Wie sieht es mit Algen, sonstigen Pflanzen, Bodengrund/Schlamm aus?
Belüftung?; Bachlauf?


----------



## Teichforum.info (21. Juni 2005)

*Re. Fischsterben*

Hallo Jens,

danke für die schnelle Antwort. Das mit dem sauerstoff hat mir auch schon ein Bekannter gesagt. Was mich wundertist allerdings das meine Pumpe rund um die Uhr läuft. Wie gesagt sie fördert 7500l/h. Durch das hineinplätschern in den Teich sollte meines Erachtens normal genug Sauerstoff in den Teich kommen. Ich habe mir aber noch eine Filteranlage mit gleicher Pumpe bestellt so daß ab die Tage 15000l/h umgewälzt werden. Teilwasserwechsel führe ich regelmäßig durch (ich fülle das verdunstete Wasser immer durch gesammeltes Regenwasser auf, immer zwischen 1000l und 2000l) Der Pflanzenbewuchs ist mäßig da mir derzeit meine __ Enten immer die neuen Pflanzen fressen. Ich habe aber einige __ Wasserpest fest auf dem Boden verankert so daß die Enten dort nicht dran können. Durch die Enten ist natürlich auch immer Dreck und vorallem Entenkot im Wasser/Boden. Ich habe schonmal angefangen den Boden mit einem Teichsauger zu bearbeiten was allerdings sehr mühseelig ist. Derzeit habe ich auch trübes (grünes Wasser) was ja für Schwebealgen spricht. Versuche mit AlgoRem waren nur für kurze Zeit erfolgreich. Deshalb versuche ich es jetzt mit einem zweiten Druckfilter. Die Wasserwerte muß ich noch messen. Werde dann wieder berichten.
Ich bin für jeden Hinweis dankbar!!

Gruß

Dirk


----------



## Teichforum.info (22. Juni 2005)

Nur zwei kurze Anmerkungen:

Wieso misst man nicht einfach ERST die Wasserqualität BEVOR man das weitere Vorgehen festlegt?

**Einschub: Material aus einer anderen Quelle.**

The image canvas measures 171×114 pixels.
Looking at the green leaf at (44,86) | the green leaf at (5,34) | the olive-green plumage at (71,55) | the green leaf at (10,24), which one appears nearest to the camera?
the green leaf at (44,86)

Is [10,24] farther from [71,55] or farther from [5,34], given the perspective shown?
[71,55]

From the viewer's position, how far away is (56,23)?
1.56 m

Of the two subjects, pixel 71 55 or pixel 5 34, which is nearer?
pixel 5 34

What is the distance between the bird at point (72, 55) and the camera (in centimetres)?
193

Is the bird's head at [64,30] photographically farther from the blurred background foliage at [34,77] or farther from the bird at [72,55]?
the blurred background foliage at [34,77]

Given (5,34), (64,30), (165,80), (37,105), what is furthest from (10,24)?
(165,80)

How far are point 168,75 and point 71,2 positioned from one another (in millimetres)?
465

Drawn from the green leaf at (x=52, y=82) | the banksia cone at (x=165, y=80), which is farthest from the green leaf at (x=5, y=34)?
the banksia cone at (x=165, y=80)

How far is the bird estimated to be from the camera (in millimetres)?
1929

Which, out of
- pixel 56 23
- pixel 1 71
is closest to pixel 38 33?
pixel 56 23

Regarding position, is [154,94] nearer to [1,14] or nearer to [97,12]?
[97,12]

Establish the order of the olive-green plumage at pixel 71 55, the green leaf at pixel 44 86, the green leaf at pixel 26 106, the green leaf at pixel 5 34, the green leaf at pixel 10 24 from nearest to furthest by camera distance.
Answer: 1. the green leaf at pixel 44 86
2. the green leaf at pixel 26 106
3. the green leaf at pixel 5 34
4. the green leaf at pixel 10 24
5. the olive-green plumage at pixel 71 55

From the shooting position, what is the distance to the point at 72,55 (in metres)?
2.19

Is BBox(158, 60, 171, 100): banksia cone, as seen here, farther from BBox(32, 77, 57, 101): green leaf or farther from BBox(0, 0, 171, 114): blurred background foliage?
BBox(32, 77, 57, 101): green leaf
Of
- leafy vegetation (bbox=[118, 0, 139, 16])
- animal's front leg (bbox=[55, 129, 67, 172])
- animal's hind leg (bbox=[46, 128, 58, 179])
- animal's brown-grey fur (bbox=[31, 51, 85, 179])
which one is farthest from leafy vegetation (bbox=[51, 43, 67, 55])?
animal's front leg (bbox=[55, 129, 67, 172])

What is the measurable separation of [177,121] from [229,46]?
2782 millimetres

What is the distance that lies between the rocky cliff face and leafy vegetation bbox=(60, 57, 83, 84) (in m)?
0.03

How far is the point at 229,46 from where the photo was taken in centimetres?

Wieso werden statt der Ursache die Symptome bekämpft?




Eventuell mal drüber nachdenken, aber bitte nicht persönlich nehmen!

Peter


----------



## Teichforum.info (22. Juni 2005)

weil das menschlich ist


----------



## Teichforum.info (22. Juni 2005)

*Re. Fischsterben*

Hallo Peter,

ich nehme das nicht persönlich. Wenn ich aber die Ursache kennen würde könnte ich natürlich auch handeln. Da ich aber noch recht unerfahren im Hinblick auf den Teich bin kann ich die Ursache noch nicht richtig abschätzen und suche deshalb hier Hilfe.

Gruß

Dirk


----------



## Teichforum.info (22. Juni 2005)

Genau! Hier wird der sicher gerne geholfen!

> Wenn ich aber die Ursache kennen würde könnte ich natürlich auch 
> handeln.

Nur dazu gehört einfach ZUERST Wasserwerte messen...

> Die Wasserwerte muß ich noch messen. Werde dann wieder berichten. 

und dann handeln...

> Ich habe mir aber noch eine Filteranlage mit gleicher Pumpe bestellt so 
> daß ab die Tage 15000l/h umgewälzt werden. 

Was hat es denn beispielsweise mit den __ Enten auf sich? 

> Durch die Enten ist natürlich auch immer Dreck und vor allem Entenkot 
> im Wasser/Boden.

Habe schon etliche Problemberichte im Netz darüber gelesen. Fressen alles ab und sch... dann alles voll. Ein Teich im Gleichgewicht angeblich nur schwer herstellen. Aber auch da gilt: Auswirkungen auf das Wasser kann man ja einfach messen!


Viele Grüße,

Peter


----------



## Teichforum.info (22. Juni 2005)

*Re. Fischsterben*

Hallo Peter,

wie gesagt ich messe mal mit einem Teststreifen. War bislang aber immer alles in Ordnung (lt. Teststreifen).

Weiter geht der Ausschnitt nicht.